> _Given passage_

=== Section Start ===

Why FDA's Censorship May Be More About Business, or Rather, Preventing Raw Milk Business
Why would the U.S. Food and Drug Administration feel so threatened by a scientific assessment of research on raw milk out of Europe that it would bully a dairy group into forcing the article's removal from a major university's web site?
After all, the assessment wasn't revealing anything that lots of people didn't already know. The most recent of the findings, the GABRIELA study, has been out for more than a year now, postulating that it could well be a protein in milk--damaged or destroyed by pasteurization--that confers protective effects on children from allergies and asthma.
And interfering with the academic freedom of a major university like the University of California, Davis, is not a trivial matter, even for a bullying organization like the FDA. There had to have been a number of approvals necessary before the dairy group's head, John Sheehan, did the dirty deed.
My guess is that the FDA wanted to send a clear message to the dairy industry that any thoughts its members might be having about exploring even the most minimal shift to raw milk won't be tolerated. Even though dairy processors have been as opposed as the FDA to raw milk, the dairy farmers are another matter.
They've gone along with what the processors want, since they know well where their milk checks come from. But as ever more dairies flounder and fail in the face of insufficient pricing, well, more dairies are beginning to think the unthinkable.
The California Dairy Research Foundation foundation says it is "governed by seven directors. The representatives of the Board of Directors are drawn from key producer and processor organizations..." But if you look at the seven board members, five are from dairies.
Might it be that the dairy board members are beginning to see that the economic future of the dairy industry needs to accommodate raw milk somehow, if the industry is to have a viable future? Sales of pasteurized milk continue a long steady decline. The future is increasingly in value-add products, particularly probiotics.
What the censored research paper, "The evidence around raw milk", was suggesting is that dairy products will have much greater health benefits if they are produced from raw milk.
All you have to do is review other articles on the CDRF web site, and you will appreciate where I'm going with this. (You may want to hurry, since there's no telling when these articles may disappear as well.)

=== Section End ===

> _Dataset_

=== Section Start ===

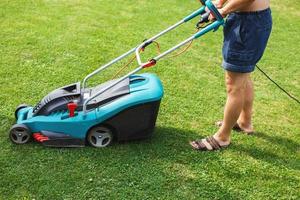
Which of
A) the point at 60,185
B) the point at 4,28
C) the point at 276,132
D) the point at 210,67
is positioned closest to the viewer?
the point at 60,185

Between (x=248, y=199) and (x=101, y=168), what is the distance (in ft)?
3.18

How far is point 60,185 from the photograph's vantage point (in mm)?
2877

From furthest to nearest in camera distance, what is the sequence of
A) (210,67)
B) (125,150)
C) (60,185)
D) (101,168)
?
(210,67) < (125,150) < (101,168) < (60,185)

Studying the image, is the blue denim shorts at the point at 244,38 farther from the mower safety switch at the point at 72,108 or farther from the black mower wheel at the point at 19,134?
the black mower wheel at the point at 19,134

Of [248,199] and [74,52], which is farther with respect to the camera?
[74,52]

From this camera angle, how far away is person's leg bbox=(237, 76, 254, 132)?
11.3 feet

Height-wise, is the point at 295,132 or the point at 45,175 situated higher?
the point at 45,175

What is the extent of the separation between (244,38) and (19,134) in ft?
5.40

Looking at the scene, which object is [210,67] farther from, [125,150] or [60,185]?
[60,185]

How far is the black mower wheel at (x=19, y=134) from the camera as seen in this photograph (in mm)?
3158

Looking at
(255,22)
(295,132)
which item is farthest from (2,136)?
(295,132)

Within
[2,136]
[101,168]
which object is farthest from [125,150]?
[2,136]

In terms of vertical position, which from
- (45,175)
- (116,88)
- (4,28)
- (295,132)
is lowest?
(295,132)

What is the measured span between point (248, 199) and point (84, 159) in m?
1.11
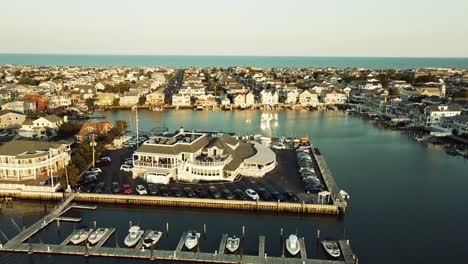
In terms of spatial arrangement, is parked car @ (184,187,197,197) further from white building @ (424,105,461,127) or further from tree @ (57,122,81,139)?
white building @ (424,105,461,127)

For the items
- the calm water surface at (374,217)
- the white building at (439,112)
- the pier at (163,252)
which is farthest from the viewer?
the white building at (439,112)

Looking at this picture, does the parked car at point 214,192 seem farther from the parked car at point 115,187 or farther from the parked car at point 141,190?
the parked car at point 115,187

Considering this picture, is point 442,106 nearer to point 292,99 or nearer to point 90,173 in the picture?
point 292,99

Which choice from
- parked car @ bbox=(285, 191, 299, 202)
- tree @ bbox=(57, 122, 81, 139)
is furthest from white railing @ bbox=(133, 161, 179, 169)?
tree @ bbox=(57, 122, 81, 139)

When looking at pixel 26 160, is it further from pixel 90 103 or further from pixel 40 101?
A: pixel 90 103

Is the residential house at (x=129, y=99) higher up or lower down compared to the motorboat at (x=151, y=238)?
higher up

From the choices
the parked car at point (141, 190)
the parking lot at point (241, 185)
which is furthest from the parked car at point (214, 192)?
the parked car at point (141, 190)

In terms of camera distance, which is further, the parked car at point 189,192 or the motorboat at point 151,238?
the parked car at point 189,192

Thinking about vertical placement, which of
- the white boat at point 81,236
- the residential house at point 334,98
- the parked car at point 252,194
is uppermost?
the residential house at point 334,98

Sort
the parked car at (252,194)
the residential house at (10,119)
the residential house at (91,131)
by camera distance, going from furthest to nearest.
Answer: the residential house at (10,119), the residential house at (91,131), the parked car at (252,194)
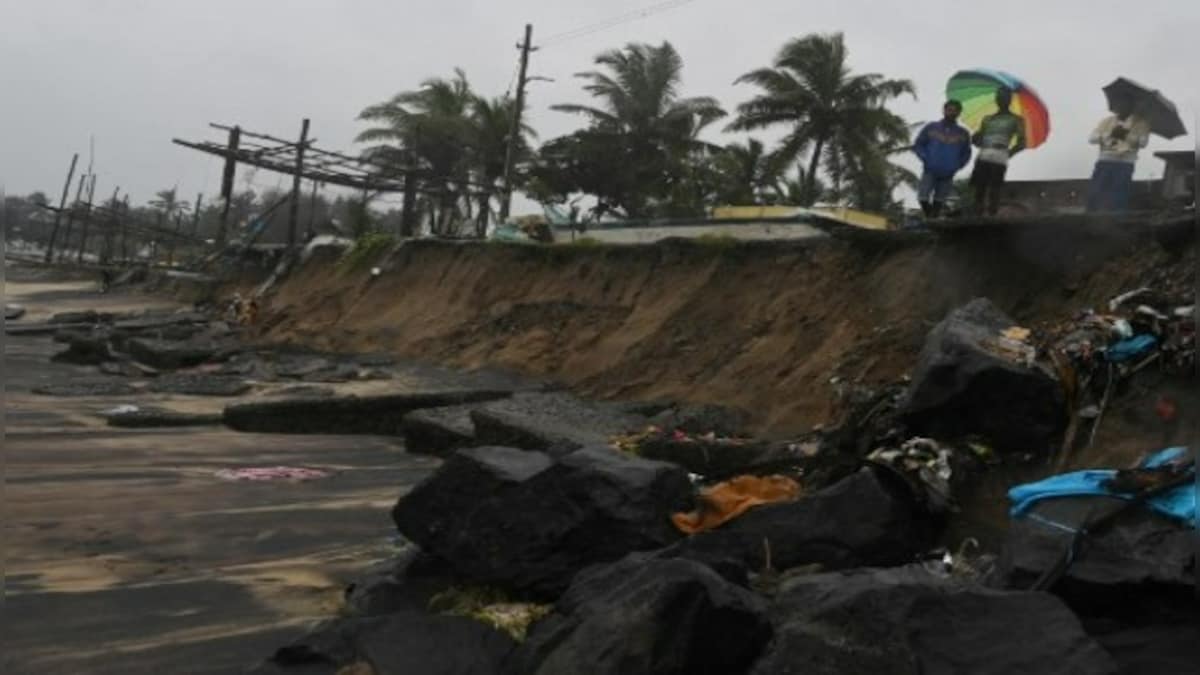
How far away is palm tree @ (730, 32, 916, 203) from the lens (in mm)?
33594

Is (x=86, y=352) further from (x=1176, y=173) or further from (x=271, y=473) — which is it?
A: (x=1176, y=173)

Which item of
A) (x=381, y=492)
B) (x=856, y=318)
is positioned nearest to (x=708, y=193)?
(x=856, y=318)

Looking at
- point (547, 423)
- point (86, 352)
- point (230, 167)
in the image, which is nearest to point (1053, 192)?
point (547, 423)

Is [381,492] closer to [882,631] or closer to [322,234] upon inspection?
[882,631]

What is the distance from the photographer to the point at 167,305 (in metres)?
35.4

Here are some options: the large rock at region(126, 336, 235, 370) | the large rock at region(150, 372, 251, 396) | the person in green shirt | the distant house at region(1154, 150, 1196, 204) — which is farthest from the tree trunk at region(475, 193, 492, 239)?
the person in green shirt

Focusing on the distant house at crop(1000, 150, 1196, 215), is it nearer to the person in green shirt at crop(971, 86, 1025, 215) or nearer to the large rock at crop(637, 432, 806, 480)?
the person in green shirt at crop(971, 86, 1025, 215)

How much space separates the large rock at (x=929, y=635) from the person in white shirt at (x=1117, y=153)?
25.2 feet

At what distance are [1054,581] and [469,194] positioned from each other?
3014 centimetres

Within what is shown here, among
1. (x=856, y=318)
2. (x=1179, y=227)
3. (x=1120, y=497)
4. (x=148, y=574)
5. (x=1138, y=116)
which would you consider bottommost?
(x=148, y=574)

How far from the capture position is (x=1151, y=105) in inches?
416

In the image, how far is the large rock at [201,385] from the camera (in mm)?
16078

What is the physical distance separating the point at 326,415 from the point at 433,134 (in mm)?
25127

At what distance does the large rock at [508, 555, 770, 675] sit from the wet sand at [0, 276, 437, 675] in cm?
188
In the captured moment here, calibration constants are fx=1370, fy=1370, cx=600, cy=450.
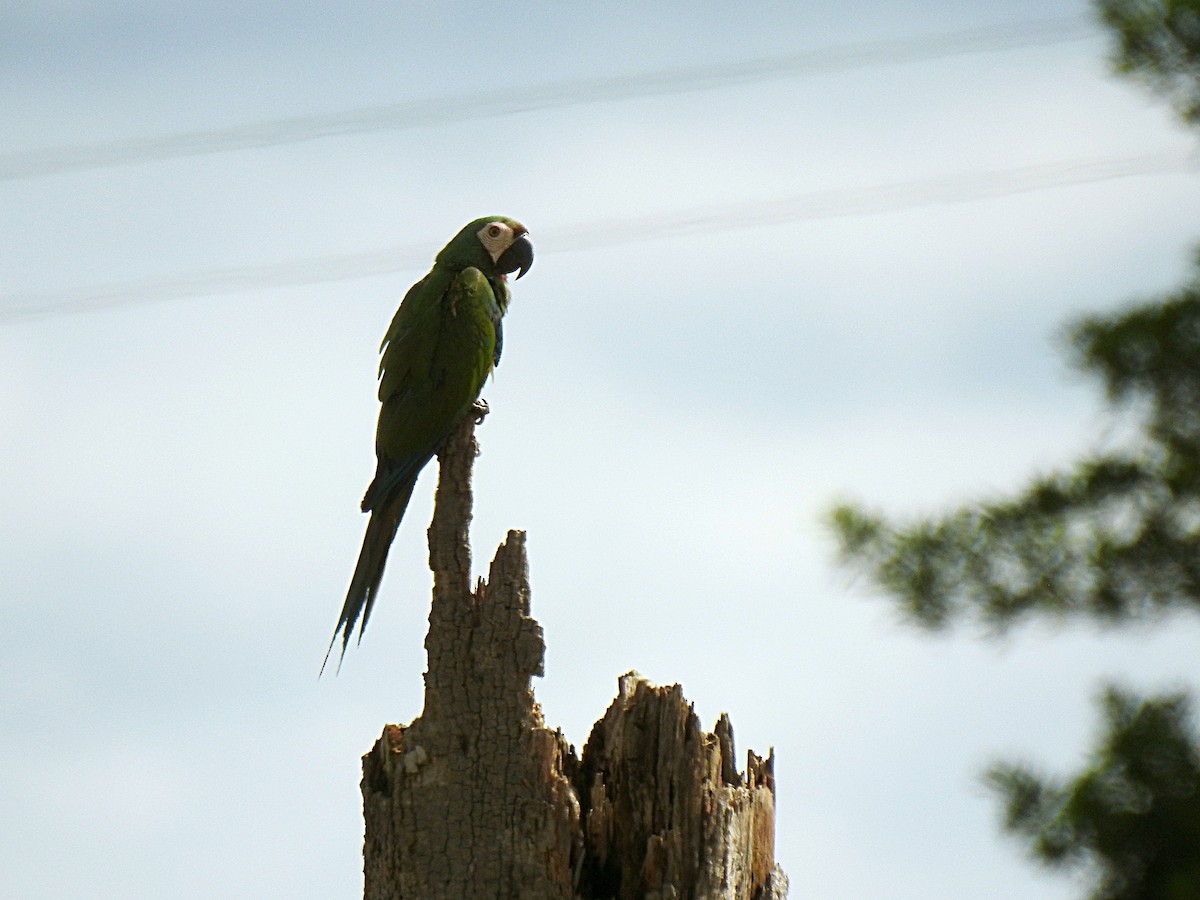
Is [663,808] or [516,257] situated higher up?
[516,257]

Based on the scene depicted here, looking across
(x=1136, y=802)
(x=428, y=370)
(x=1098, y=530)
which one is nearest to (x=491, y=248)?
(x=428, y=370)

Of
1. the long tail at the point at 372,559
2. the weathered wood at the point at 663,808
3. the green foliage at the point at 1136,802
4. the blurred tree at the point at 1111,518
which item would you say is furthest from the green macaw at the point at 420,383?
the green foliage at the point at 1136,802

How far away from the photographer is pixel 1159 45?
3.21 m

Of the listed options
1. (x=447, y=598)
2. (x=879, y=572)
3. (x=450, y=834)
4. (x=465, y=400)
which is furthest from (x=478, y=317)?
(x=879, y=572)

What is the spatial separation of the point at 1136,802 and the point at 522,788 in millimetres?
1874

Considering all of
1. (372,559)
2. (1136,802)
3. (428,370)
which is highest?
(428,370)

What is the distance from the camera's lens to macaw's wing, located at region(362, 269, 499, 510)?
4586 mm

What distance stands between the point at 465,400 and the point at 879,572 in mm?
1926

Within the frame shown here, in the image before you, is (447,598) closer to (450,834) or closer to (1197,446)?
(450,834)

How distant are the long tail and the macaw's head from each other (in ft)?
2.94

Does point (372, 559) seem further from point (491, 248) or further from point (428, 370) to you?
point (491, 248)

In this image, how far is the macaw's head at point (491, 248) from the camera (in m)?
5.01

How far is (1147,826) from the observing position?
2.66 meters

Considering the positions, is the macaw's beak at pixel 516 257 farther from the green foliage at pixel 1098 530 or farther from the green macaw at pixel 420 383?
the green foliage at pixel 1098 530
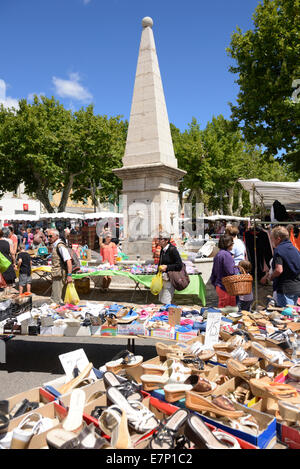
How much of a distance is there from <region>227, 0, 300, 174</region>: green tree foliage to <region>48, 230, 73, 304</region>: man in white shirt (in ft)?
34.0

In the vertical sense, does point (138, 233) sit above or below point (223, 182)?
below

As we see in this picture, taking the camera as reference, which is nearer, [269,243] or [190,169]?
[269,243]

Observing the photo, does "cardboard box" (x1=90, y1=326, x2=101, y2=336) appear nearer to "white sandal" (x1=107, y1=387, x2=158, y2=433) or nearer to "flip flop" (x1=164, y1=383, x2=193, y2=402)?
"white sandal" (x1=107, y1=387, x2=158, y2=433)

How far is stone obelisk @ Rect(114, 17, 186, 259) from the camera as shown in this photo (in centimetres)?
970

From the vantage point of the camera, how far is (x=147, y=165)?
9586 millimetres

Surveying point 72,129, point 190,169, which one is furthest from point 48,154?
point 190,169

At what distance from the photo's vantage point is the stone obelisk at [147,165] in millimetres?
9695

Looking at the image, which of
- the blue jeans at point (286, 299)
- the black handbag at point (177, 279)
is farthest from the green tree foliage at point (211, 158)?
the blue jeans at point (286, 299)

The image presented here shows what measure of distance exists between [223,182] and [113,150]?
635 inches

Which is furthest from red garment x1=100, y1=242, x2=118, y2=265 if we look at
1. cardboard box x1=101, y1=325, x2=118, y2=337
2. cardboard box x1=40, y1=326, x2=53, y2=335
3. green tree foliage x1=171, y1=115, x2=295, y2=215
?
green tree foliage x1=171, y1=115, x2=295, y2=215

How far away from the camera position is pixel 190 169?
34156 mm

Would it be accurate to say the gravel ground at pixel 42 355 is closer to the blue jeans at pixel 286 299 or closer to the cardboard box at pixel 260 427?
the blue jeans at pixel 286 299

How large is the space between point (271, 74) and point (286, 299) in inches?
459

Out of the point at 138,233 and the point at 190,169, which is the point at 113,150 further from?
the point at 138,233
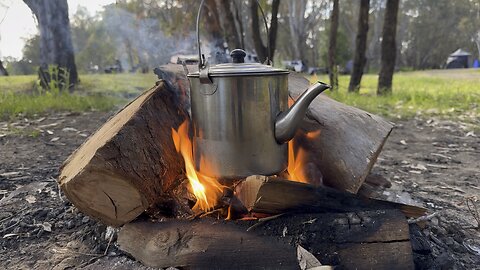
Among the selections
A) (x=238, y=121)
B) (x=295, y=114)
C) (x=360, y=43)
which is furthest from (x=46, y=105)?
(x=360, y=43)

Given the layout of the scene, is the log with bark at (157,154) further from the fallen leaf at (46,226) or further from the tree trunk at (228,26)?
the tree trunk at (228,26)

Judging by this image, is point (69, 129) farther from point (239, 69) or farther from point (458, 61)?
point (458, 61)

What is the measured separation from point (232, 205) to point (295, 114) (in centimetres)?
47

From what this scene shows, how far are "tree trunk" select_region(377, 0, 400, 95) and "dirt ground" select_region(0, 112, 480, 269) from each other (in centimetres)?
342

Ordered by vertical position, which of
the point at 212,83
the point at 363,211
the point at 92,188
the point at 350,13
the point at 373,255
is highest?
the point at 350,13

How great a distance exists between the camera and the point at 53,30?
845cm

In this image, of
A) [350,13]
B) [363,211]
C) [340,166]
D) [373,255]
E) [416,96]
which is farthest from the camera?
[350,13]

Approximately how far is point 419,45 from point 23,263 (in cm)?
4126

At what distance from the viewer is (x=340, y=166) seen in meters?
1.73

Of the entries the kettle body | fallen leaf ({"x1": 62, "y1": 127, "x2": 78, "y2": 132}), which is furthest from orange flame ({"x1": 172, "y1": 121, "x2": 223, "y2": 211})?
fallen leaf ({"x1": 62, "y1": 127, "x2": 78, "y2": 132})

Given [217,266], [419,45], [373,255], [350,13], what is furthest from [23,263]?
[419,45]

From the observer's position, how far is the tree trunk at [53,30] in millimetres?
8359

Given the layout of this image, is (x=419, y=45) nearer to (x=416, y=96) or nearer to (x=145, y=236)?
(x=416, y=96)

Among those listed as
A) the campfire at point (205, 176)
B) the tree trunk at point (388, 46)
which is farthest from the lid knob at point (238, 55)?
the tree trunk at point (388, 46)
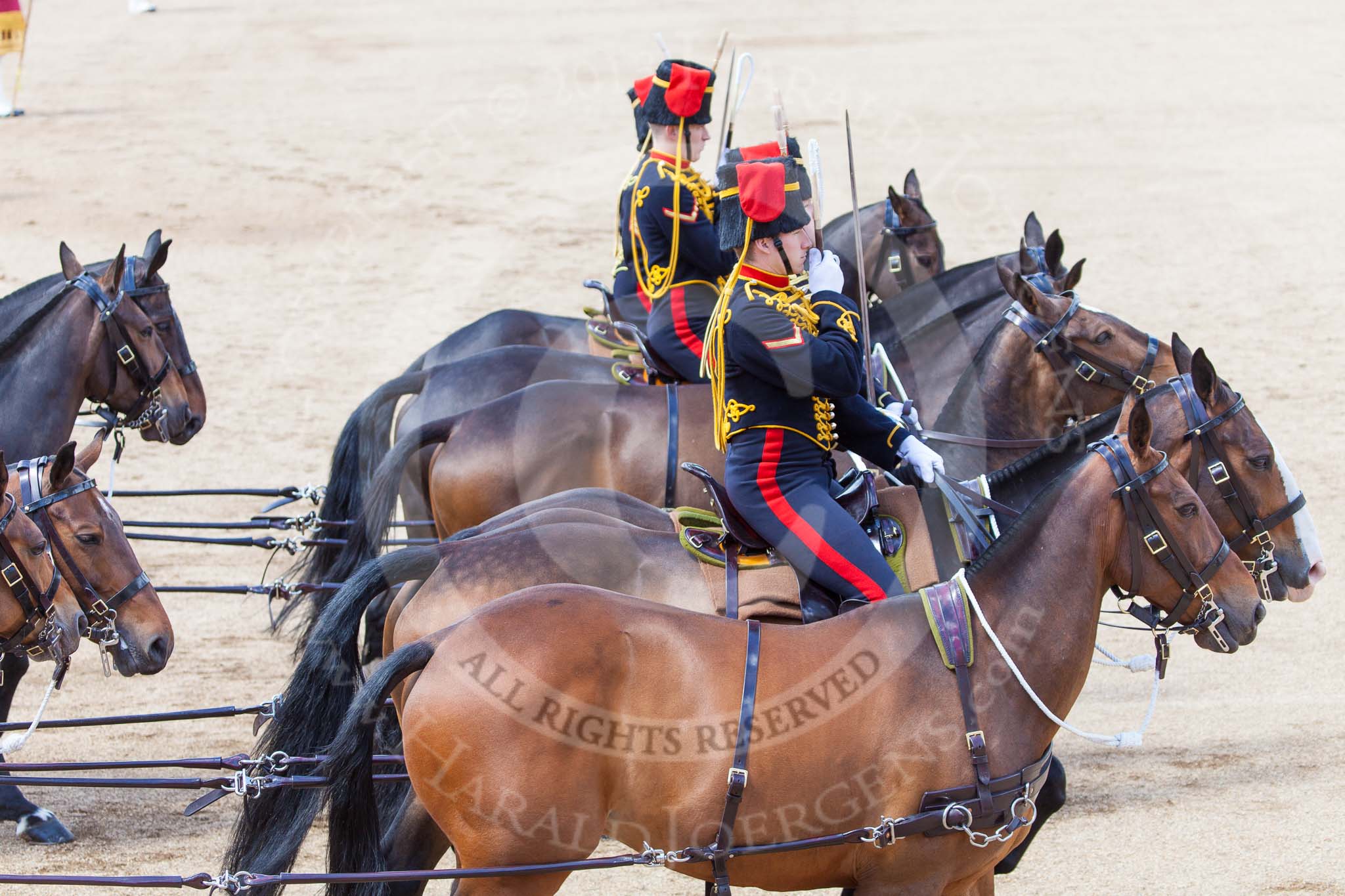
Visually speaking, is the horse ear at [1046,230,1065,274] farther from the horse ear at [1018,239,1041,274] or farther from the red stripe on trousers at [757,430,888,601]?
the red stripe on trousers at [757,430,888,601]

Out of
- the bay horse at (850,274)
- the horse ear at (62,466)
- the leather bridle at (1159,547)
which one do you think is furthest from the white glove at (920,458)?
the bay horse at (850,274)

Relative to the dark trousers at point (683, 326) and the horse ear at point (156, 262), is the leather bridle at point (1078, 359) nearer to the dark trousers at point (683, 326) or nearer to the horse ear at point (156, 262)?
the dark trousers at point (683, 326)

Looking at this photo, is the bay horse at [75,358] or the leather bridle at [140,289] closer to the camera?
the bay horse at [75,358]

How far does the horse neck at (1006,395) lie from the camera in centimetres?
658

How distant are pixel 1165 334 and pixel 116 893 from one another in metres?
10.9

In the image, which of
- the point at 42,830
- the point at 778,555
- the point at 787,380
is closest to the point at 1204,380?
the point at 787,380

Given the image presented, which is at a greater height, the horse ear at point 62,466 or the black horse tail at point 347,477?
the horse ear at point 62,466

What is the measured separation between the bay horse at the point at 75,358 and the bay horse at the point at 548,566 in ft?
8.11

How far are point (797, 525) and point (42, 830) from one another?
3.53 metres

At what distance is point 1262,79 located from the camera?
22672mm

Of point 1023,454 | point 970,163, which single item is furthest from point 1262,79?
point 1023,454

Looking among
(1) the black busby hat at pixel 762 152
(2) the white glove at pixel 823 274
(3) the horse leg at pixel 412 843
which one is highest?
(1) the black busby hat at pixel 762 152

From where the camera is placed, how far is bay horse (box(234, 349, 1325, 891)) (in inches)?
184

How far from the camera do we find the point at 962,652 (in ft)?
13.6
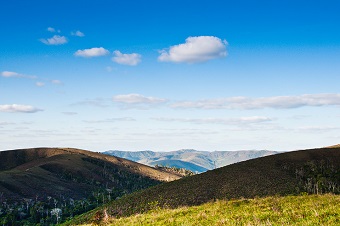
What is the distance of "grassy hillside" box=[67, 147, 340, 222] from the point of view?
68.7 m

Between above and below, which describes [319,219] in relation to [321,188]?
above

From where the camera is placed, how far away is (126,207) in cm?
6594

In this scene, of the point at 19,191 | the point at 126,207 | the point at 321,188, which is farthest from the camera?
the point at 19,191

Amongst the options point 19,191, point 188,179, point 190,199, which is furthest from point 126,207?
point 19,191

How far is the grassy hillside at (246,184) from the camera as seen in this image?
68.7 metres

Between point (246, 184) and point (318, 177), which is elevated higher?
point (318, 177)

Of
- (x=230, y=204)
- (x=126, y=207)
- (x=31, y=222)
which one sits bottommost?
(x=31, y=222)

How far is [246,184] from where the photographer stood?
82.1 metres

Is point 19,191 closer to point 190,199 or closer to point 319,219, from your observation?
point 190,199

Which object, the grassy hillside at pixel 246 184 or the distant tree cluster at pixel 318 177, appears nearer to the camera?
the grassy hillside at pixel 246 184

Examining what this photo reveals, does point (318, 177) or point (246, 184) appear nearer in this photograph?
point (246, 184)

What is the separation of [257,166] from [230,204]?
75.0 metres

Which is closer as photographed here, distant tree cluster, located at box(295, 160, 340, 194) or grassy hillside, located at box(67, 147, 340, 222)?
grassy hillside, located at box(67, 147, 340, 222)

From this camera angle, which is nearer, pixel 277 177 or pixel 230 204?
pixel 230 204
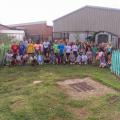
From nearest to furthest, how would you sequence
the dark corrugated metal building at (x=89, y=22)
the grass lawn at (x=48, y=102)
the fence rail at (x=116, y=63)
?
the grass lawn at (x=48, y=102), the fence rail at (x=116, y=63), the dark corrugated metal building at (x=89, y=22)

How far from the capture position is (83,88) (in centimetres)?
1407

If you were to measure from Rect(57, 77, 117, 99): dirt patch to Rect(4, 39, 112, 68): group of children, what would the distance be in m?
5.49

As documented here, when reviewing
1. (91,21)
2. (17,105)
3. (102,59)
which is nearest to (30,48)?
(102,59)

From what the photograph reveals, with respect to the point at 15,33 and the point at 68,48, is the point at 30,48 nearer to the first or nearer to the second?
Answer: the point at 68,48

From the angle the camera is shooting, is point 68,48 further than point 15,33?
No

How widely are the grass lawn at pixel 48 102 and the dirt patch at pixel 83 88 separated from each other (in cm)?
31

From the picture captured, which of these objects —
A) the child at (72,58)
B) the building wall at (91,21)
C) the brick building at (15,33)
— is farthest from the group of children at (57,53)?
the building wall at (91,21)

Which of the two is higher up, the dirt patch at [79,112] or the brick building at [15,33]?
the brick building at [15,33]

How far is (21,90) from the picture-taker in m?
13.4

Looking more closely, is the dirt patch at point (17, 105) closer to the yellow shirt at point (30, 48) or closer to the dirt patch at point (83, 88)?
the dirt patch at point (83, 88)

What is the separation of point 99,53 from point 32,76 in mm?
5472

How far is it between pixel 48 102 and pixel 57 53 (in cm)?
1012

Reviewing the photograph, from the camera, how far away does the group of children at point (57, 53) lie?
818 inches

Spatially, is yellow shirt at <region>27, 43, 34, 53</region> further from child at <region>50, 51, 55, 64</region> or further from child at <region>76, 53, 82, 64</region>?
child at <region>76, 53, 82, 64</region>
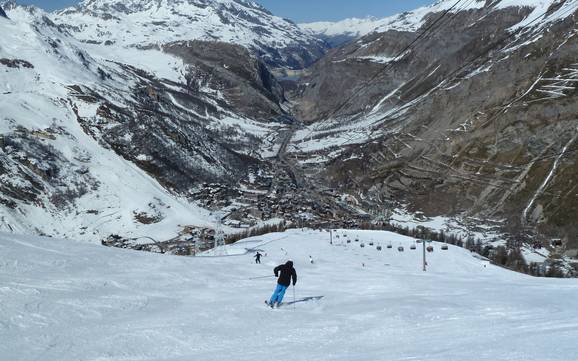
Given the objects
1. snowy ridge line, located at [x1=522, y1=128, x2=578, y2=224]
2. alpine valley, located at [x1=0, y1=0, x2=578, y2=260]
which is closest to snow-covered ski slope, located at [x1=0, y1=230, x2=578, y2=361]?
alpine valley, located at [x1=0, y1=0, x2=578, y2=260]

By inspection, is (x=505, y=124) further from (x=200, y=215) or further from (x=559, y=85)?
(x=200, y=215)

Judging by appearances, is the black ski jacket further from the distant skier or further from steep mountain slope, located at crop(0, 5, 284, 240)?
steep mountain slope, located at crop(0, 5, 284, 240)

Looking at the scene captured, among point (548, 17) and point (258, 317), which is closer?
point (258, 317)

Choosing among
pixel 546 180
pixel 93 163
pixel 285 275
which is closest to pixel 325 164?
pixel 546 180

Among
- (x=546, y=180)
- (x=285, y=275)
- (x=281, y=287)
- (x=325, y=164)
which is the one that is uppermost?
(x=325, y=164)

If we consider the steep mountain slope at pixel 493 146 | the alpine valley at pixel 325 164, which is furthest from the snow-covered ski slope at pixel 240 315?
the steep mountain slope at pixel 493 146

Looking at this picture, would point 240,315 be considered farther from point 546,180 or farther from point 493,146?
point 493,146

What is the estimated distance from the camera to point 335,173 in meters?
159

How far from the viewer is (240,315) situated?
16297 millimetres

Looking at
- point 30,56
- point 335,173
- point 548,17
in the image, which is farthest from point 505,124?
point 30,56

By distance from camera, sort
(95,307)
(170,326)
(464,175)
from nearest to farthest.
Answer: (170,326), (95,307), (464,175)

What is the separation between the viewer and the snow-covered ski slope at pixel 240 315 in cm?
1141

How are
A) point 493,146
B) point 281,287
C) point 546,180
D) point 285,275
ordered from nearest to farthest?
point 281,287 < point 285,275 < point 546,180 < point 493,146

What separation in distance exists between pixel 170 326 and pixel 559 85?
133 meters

=== Section End ===

> _Task requirements_
Please repeat the whole article on the FDA and raw milk word for word, from its title to its final sentence.

> _Result below_
Why FDA's Censorship May Be More About Business, or Rather, Preventing Raw Milk Business
Why would the U.S. Food and Drug Administration feel so threatened by a scientific assessment of research on raw milk out of Europe that it would bully a dairy group into forcing the article's removal from a major university's web site?
After all, the assessment wasn't revealing anything that lots of people didn't already know. The most recent of the findings, the GABRIELA study, has been out for more than a year now, postulating that it could well be a protein in milk--damaged or destroyed by pasteurization--that confers protective effects on children from allergies and asthma.
And interfering with the academic freedom of a major university like the University of California, Davis, is not a trivial matter, even for a bullying organization like the FDA. There had to have been a number of approvals necessary before the dairy group's head, John Sheehan, did the dirty deed.
My guess is that the FDA wanted to send a clear message to the dairy industry that any thoughts its members might be having about exploring even the most minimal shift to raw milk won't be tolerated. Even though dairy processors have been as opposed as the FDA to raw milk, the dairy farmers are another matter.
They've gone along with what the processors want, since they know well where their milk checks come from. But as ever more dairies flounder and fail in the face of insufficient pricing, well, more dairies are beginning to think the unthinkable.
The California Dairy Research Foundation foundation says it is "governed by seven directors. The representatives of the Board of Directors are drawn from key producer and processor organizations..." But if you look at the seven board members, five are from dairies.
Might it be that the dairy board members are beginning to see that the economic future of the dairy industry needs to accommodate raw milk somehow, if the industry is to have a viable future? Sales of pasteurized milk continue a long steady decline. The future is increasingly in value-add products, particularly probiotics.
What the censored research paper, "The evidence around raw milk", was suggesting is that dairy products will have much greater health benefits if they are produced from raw milk.
All you have to do is review other articles on the CDRF web site, and you will appreciate where I'm going with this. (You may want to hurry, since there's no telling when these articles may disappear as well.)